(Beginning of Supplied information)

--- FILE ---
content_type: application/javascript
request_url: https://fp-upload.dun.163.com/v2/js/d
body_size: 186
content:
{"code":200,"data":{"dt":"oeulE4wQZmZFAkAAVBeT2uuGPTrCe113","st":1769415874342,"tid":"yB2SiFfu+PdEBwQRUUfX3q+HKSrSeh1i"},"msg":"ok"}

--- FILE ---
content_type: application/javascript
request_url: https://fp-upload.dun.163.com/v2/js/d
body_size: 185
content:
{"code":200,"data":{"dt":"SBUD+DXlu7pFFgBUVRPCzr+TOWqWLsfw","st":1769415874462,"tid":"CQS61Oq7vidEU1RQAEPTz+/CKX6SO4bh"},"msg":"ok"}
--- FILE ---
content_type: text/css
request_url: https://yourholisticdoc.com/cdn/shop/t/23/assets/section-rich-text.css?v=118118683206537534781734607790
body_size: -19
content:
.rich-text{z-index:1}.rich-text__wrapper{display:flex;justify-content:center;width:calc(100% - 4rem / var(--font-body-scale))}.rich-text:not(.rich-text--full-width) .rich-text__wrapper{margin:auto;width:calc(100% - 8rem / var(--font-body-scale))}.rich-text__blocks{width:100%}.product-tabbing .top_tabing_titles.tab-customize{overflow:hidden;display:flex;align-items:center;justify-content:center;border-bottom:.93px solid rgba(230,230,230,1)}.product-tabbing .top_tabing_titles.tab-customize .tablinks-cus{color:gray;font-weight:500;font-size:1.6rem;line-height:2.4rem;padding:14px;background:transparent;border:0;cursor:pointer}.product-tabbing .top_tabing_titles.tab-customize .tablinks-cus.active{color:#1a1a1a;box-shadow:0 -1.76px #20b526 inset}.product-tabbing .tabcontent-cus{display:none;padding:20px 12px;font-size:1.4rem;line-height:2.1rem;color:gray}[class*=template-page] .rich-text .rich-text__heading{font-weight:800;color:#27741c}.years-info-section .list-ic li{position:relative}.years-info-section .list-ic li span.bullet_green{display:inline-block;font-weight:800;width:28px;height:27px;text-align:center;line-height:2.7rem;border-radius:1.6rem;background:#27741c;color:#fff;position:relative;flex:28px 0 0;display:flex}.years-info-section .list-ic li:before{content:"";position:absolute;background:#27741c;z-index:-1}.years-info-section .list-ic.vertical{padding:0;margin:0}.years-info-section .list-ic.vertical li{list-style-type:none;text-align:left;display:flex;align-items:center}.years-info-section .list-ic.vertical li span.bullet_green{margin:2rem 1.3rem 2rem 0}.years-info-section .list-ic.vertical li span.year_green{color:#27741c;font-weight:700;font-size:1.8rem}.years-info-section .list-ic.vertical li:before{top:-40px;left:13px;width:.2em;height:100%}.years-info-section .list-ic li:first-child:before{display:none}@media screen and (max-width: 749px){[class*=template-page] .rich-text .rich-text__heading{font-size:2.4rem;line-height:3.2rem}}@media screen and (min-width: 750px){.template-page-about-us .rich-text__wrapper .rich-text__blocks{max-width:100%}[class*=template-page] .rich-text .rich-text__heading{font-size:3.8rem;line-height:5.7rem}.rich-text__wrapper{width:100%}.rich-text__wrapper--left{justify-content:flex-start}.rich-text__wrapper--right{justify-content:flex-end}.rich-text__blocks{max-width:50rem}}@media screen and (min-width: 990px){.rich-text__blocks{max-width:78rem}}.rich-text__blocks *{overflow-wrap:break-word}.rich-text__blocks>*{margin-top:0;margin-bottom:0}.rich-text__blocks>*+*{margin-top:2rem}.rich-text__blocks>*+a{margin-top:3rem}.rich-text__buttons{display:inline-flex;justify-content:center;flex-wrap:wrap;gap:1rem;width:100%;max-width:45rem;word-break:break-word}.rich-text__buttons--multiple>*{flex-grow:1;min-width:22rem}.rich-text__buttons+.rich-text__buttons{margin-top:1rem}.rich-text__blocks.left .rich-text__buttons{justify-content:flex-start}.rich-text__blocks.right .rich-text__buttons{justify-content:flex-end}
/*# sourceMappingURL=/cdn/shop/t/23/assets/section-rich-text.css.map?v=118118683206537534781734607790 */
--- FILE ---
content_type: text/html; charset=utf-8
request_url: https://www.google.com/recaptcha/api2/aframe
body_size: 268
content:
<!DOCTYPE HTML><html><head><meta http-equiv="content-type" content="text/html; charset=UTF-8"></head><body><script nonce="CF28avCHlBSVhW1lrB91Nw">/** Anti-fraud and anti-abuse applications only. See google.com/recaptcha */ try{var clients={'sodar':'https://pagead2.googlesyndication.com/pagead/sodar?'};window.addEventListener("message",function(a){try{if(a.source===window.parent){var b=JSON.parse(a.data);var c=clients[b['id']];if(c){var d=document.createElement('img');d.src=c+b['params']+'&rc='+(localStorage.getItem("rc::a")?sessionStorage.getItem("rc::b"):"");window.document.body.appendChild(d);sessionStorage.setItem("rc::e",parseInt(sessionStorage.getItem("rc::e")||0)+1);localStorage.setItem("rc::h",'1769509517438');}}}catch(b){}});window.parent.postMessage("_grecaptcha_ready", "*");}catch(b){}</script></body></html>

(End of Supplied information)

### Task item
Search the entries for the word "html". Copy each line where it appears.

### Task answer
content_type: text/html; charset=utf-8
<!DOCTYPE HTML><html><head><meta http-equiv="content-type" content="text/html; charset=UTF-8"></head><body><script nonce="CF28avCHlBSVhW1lrB91Nw">/** Anti-fraud and anti-abuse applications only. See google.com/recaptcha */ try{var clients={'sodar':'https://pagead2.googlesyndication.com/pagead/sodar?'};window.addEventListener("message",function(a){try{if(a.source===window.parent){var b=JSON.parse(a.data);var c=clients[b['id']];if(c){var d=document.createElement('img');d.src=c+b['params']+'&rc='+(localStorage.getItem("rc::a")?sessionStorage.getItem("rc::b"):"");window.document.body.appendChild(d);sessionStorage.setItem("rc::e",parseInt(sessionStorage.getItem("rc::e")||0)+1);localStorage.setItem("rc::h",'1769509517438');}}}catch(b){}});window.parent.postMessage("_grecaptcha_ready", "*");}catch(b){}</script></body></html>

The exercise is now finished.